If a more permanent solution is not reached by March 4, experts and stakeholders say the 25% tax would cause significant headwinds for the $140 billion dollar recreational vehicle industry.
“Companies will react differently and are at different levels of preparedness for these tariffs,” said Jason Rano, vice president of government affairs for the Recreational Vehicle Industry Association, which has an office in Elkhart. “If we see decreases in production or sales, that could have an impact [on employment] but again, it will really depend on the company.”
Indiana, and more specifically, Elkhart County, is home to companies that manufacture about 85% of RVs in the United States, and hold about 60% market share of global production. Popularly known as the “RV Capital of the world,” the proposed tariffs would easily reverse the gains the industry made in the last year, with RV shipments reported to have gone up 6%.
Hypothetically, if the tariffs are enforced, a report from the Peterson Institute for International Economics estimates the direct cost to a median U.S. household to be a tax increase of more than $1,200 a year.
Canada is the largest international consumer of U.S. manufactured RVs. Last year, U.S. RV manufacturers shipped more than 29,000 units to Canada, with an estimated retail value of $1.7 billion.
Before the pause on Feb. 4, Canada’s initial phase of retaliatory tariffs listed refrigerators, freezers and other refrigerating or freezing equipment used in recreational vehicles as subject to a 25% tariff.
“On the supply chain side, there are goods coming in from China and Mexico that go into the manufacturing of RVs,” Rano said. “Before the pause on Monday, Canada had released a list of products in phase two that were going to be subject to tariffs, and RVs were on that list, so we were highly concerned.”
Apart from Canada and Mexico, the U.S. government also imposed an additional 10% tariff on Chinese imports. RV makers have historically imported hydraulic and electric parts from China, making this additional tax a harbinger for increased prices for RV buyers in 2025.
“Importing is mostly from China and Mexico,” Rano said. “There has been work by a lot of suppliers to move out of China, and that work continues. But there are still things that are very difficult to get outside of China for various reasons.”
Informed by Trump’s 2019 tariffs on some Chinese imports, Lippert Components Inc. in Elkhart, suppliers of engineered components to RV makers, started working with other trade partners to nearshore and onshore manufacturing of their vast product line of components used in RV production. On its third-quarter 2024 earnings call, CEO Jason Lippert noted that the company had been systematically de-risking out of China since 2020, and is now less reliant on the tariff-prone nation.
“There are various considerations when you’re talking about onshoring, including cost and, importantly, capacity,” Rano explained. “It takes time and investment to build up the manufacturing infrastructure that is needed to replace manufacturing infrastructure from offshore. It’s not just flipping a switch.”

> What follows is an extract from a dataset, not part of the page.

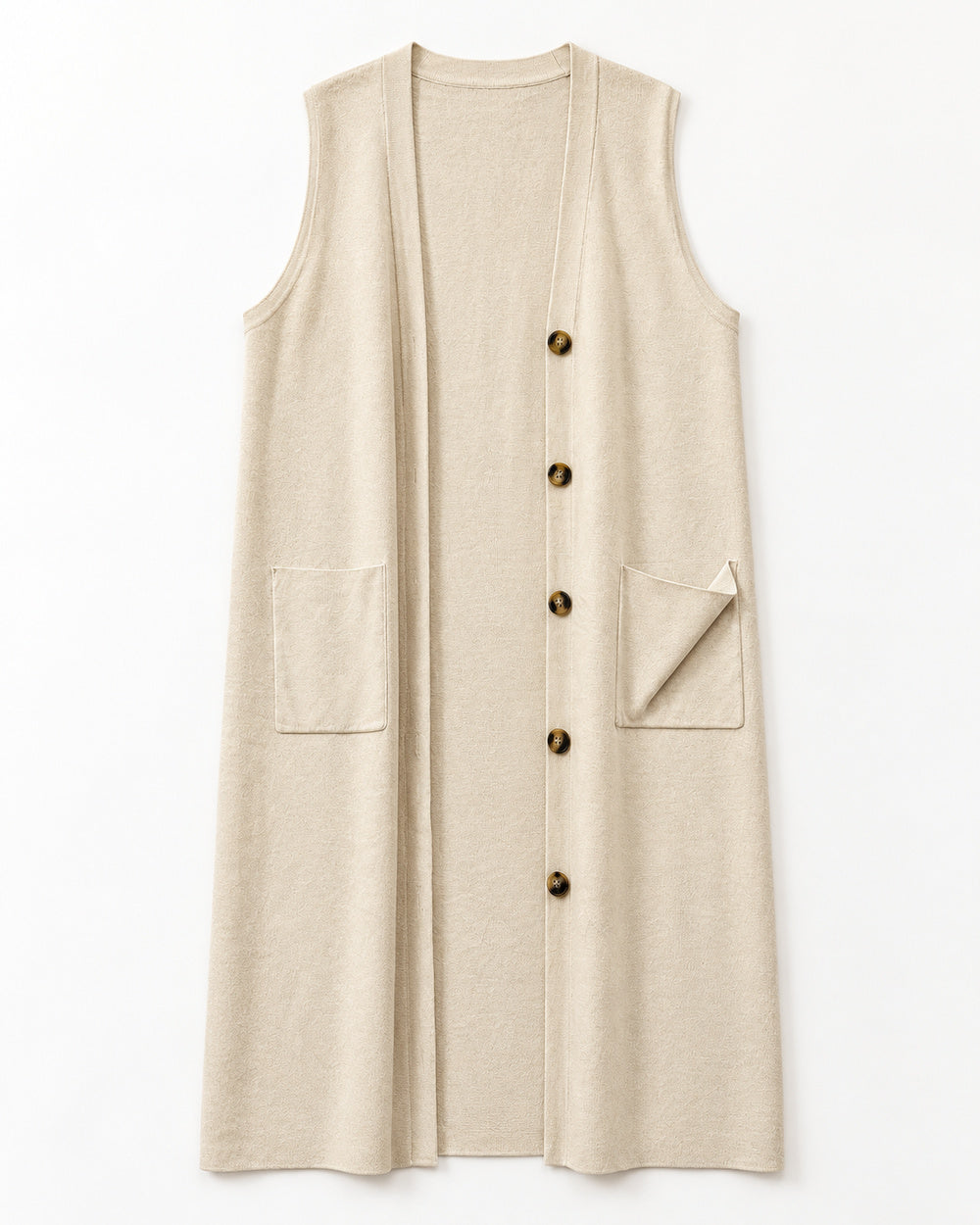 Cream women's preloved long cardigan, VW-LC77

Rano talks about the move by some RV makers to onshore manufacturing processes.
Lippert Components, along with Elkhart-based Thor Industries Inc., did not respond to requests for comment from Inside INdiana Business.
Last September, the RVIA released its 2025 guidance, projecting a median range of 346,100 RV shipments in 2025. Rano said the current forecast is still in effect and expects the next forecast to be released in early March.

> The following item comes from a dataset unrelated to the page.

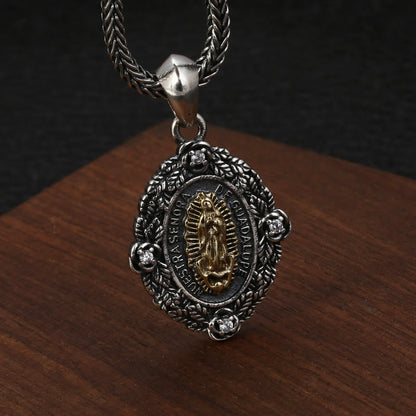 AMUSOUL Sterling Silver Classic Style Our Lady of Guadalupe & St. Michael Pendant Necklace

Adding that the closure of the de mininis loophole on Chinese imports valued under $800 was one of the positive outcomes from the imposed tariffs, Rano said that his organization was pursuing more permanent legislative action that would ensure the rule was gone for good.
While the tariffs could impact companies’ bottom lines, employment and supply chains at varying levels, Rano said the RVIA was working to cushion the blow to its members.
“We’re talking with the administration, we’re talking with congressional champions and we’re working closely with our partners in Canada,” Rano said. “Both the manufacturer representatives as well as the dealer representatives, so that we’re carrying the message forward on both sides of the border.”